The benchmark was not measuring the strict true-ternary path. It instantiated the full multimodal `MORPHTernaryModel`, passed trainable floating-point parameters to the optimizers, and kept the expensive baseline comparison path ahead of `TrueTernary`. That made all configs report roughly the same VRAM behavior even though strict ternary training has no persistent float weights.

### Changes

#### `benchmark_true_ternary.py`

- Added CLI controls:
  - `--configs`
  - `--steps`
  - `--warmup`
  - `--batch`
  - `--ctx`
  - `--strict-true-ternary / --no-strict-true-ternary`
  - `--update-backend {gpu,gpu-signcache,dense-fallback,none}`
  - `--scale-update-interval`
  - `--accum-threshold`
  - `--print-every`
  - `--reuse-base / --no-reuse-base`
- `TrueTernary` now defaults to a strict text-only ternary model:
  - no image/audio encoders
  - no VQ
  - no graph
  - no recurrent memory modules
  - float params frozen
- Optimizers are now built only from trainable parameters.
- Per-step logs now show allocated, reserved, and peak CUDA memory.
- Short benchmark averages now divide by the available number of steps instead of always dividing by 20.
- The reusable base model, when requested, is kept as CPU state so it does not inflate benchmark VRAM.

#### `tscale.py`

- CUDA `update_E()` now matches the Plan 09 logarithmic EMA rule instead of the older Β±1 sign update:

```text
mu_g = mean(abs(sign(grad_w) * T)) per group
e_proposed = round(log2(mu_g + eps))
E = (1 - alpha) * E + alpha * e_proposed
```

- The Triton `E` update kernels accept the loss-temperature-adjusted `alpha` computed in Python.

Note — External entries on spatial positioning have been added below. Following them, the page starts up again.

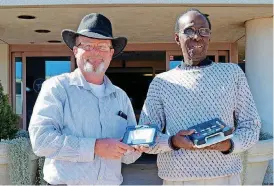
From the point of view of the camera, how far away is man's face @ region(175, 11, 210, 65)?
2.31m

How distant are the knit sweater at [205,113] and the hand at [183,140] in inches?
2.9

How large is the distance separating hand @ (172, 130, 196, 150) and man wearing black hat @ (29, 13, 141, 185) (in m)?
0.24

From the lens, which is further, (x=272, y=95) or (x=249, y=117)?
(x=272, y=95)

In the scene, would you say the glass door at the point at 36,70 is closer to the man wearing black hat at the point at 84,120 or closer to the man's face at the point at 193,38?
the man wearing black hat at the point at 84,120

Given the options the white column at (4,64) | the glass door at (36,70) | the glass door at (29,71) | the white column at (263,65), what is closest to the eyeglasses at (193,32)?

#### New benchmark update backend: `gpu-signcache`

The direct GPU update path is memory-clean but too slow for larger `M = batch * sequence` shapes because it recomputes the gradient reduction inside tiny packed-byte kernels.

`gpu-signcache` uses this flow per module:

```text
grad_y, x
  -> Triton tiled sign-only grad kernel
  -> temporary int8 grad_sign[N, K]
  -> Triton EMA E update
  -> Triton T_accum/repack
  -> free grad_sign
```

This intentionally reintroduces a temporary int8 per-layer sign cache, not a persistent float weight gradient. It is the practical speed path for the benchmark while keeping persistent model state true ternary.

### Verification

Focused CUDA tests:

```text
PASS test_cuda_triton_correctness_update_E
PASS test_cuda_triton_tscale_path
```

Strict small benchmark:

```text
python benchmark_true_ternary.py --configs TrueTernary --steps 4 --warmup 1 --batch 2 --ctx 10 --strict-true-ternary --update-backend gpu-signcache --scale-update-interval 4

logical ternary weights: 14,011,904
trainable float params: 0
float buffers: 0
peak VRAM: ~30 MB
avg step after warmup: ~170 ms
```

Strict benchmark at previous benchmark shape:

```text
python benchmark_true_ternary.py --configs TrueTernary --steps 3 --warmup 1 --batch 8 --ctx 66 --strict-true-ternary --update-backend gpu-signcache --scale-update-interval 4

logical ternary weights: 14,011,904
ternary training state: 17.15 MB
trainable float params: 0
float buffers: 0
peak VRAM: ~430 MB
steady step: ~1.85 s
```

Previous direct backend at the same shape was roughly `49 s/step` after warmup. The benchmark now progresses; remaining speed work is kernel tuning and eventually replacing the temporary sign cache with a fused tiled kernel that is both fast and memory-minimal.